What strength to mix for canary island lavender

Half strength is the safe default for canary island lavender — houseplant feeds are formulated strong, and the diluted dose is gentler on the roots while still ample for foliage.

Feeding always goes onto already-damp soil, never dry roots — water canary island lavender first if the soil is dry, then apply the diluted feed. The companion question is when to water at all, covered in the canary island lavender watering schedule.

Signs you are over-feeding canary island lavender

Over-feeding is far more common — and more damaging — than under-feeding for most plants. The classic tells for canary island lavender:

Signs you are under-feeding canary island lavender

If the symptoms point at watering, light or roots rather than nutrition, the full canary island lavender care brief covers soil, humidity and the common problems for this species.

Flushing and leaching the salts

Flush the pot of canary island lavender with plain water until it runs freely from the base every couple of months in the feeding season — it washes out the fertiliser salts that cause brown tips.

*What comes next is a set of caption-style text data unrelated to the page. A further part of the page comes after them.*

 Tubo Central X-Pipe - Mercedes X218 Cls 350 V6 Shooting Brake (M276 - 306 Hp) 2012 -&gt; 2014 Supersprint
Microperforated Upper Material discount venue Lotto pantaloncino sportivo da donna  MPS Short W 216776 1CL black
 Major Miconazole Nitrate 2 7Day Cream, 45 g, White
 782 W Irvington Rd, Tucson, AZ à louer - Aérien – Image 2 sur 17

Organic vs synthetic feeds for canary island lavender

Organic options

A diluted seaweed or worm-casting feed, or fish emulsion if you can tolerate the smell indoors. UK: Westland or Baby Bio Organic, dilute seaweed; US: Espoma Indoor! or Neptune's Harvest fish & seaweed. Slow, gentle and hard to overdo.

Synthetic / liquid feeds

A general-purpose houseplant liquid at half strength — UK: Baby Bio, Westland Houseplant Feed or Phostrogen; US: Miracle-Gro Indoor Plant Food or Schultz. Convenient and fast-acting; the only risk is overdoing it.

Brand names are examples, not endorsements, and UK and US ranges differ — check the label’s own NPK and dilution rate, since formulations change.

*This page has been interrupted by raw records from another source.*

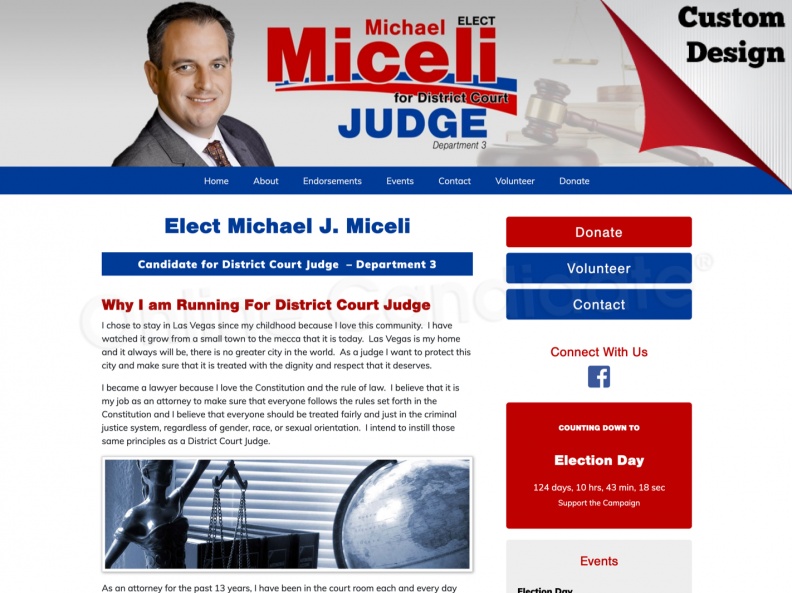 Michael J. Miceli for District Court Judge Department 3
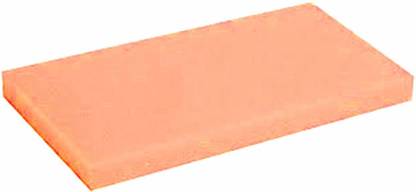 Shree Om Handloom Sofa Foam Sheet (Orange, 90 mm, 32D Density) 5 inch Single High Density (HD) Foam Mattress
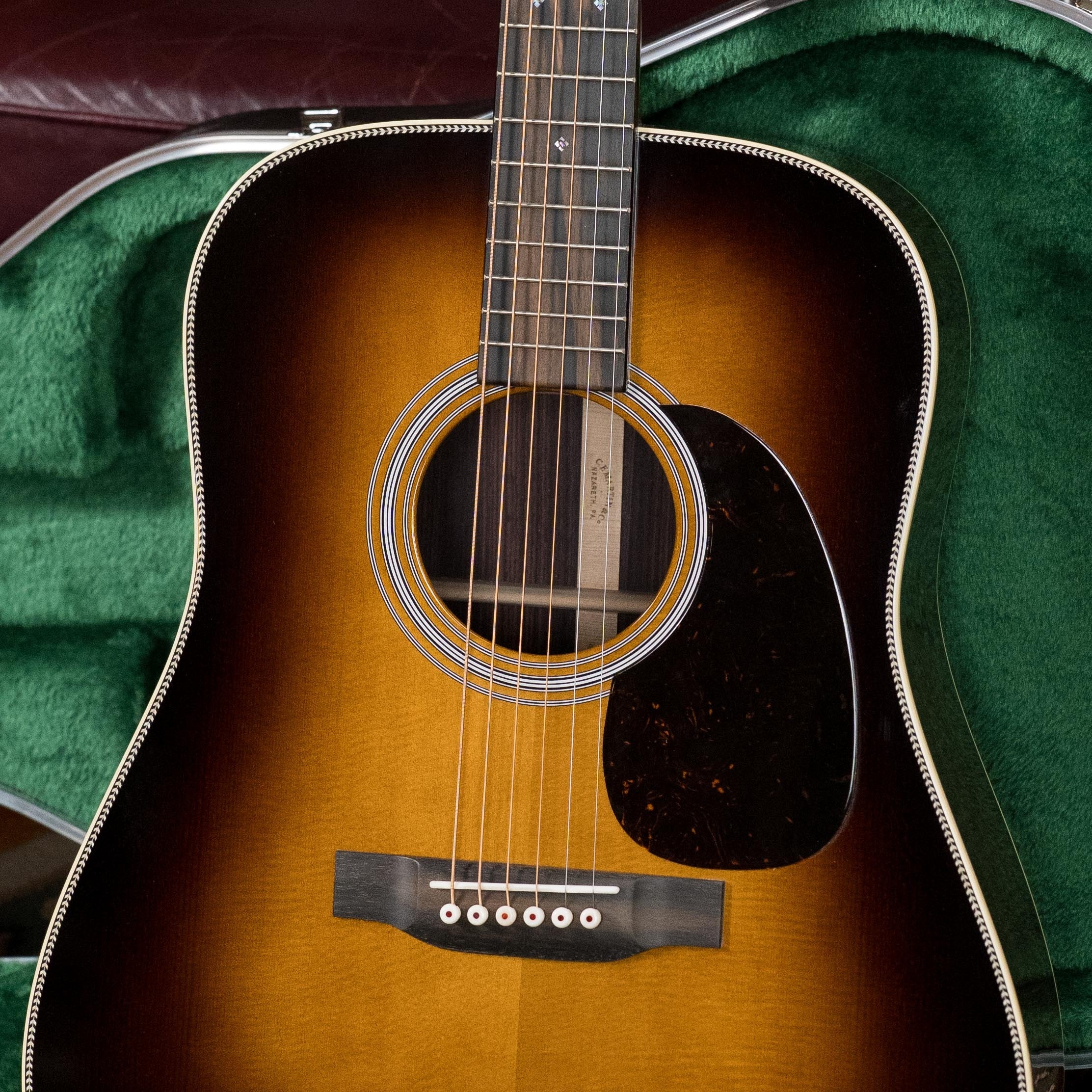 Martin HD-28 1935 Sunburst Spruce/East Indian Rosewood Dreadnought Acoustic Guitar #4996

Fertilising canary island lavender — frequently asked questions

What fertiliser does canary island lavender need?

A balanced general houseplant feed (roughly even N-P-K) is exactly right — it is grown for foliage, so steady, moderate nitrogen for healthy leaves is the goal, not a bloom or root formula. Canary Island Lavender is an easy, light foliage feeder — a half-strength balanced liquid feed through the growing months keeps it green without forcing weak, sappy growth.

How often should I feed canary island lavender?

Feed monthly with a balanced liquid fertiliser at half strength from spring through late summer; stop feeding in autumn and winter. Feed monthly with a balanced liquid fertiliser at half strength from spring through late summer; stop feeding in autumn and winter. Treat that as monthly between spring through early autumn (roughly March to September); ease off in autumn and stop entirely in the low light of winter.

What strength of feed for canary island lavender?

Half strength is the safe default for canary island lavender — houseplant feeds are formulated strong, and the diluted dose is gentler on the roots while still ample for foliage.

What does over-feeding canary island lavender look like?

Brown, crispy leaf tips and edges with no sign of underwatering. A white, crusty salt deposit on the soil surface or pot rim. Weak, pale, stretched new growth that flops. Lower leaves yellow and drop while the soil is correctly watered. Feeding canary island lavender year-round on a fixed schedule, including dark winter months, is the most common mistake — it cannot use the nutrients in low light and the surplus simply burns the roots and crusts the soil.

Should I flush the soil of canary island lavender?

Flush the pot of canary island lavender with plain water until it runs freely from the base every couple of months in the feeding season — it washes out the fertiliser salts that cause brown tips.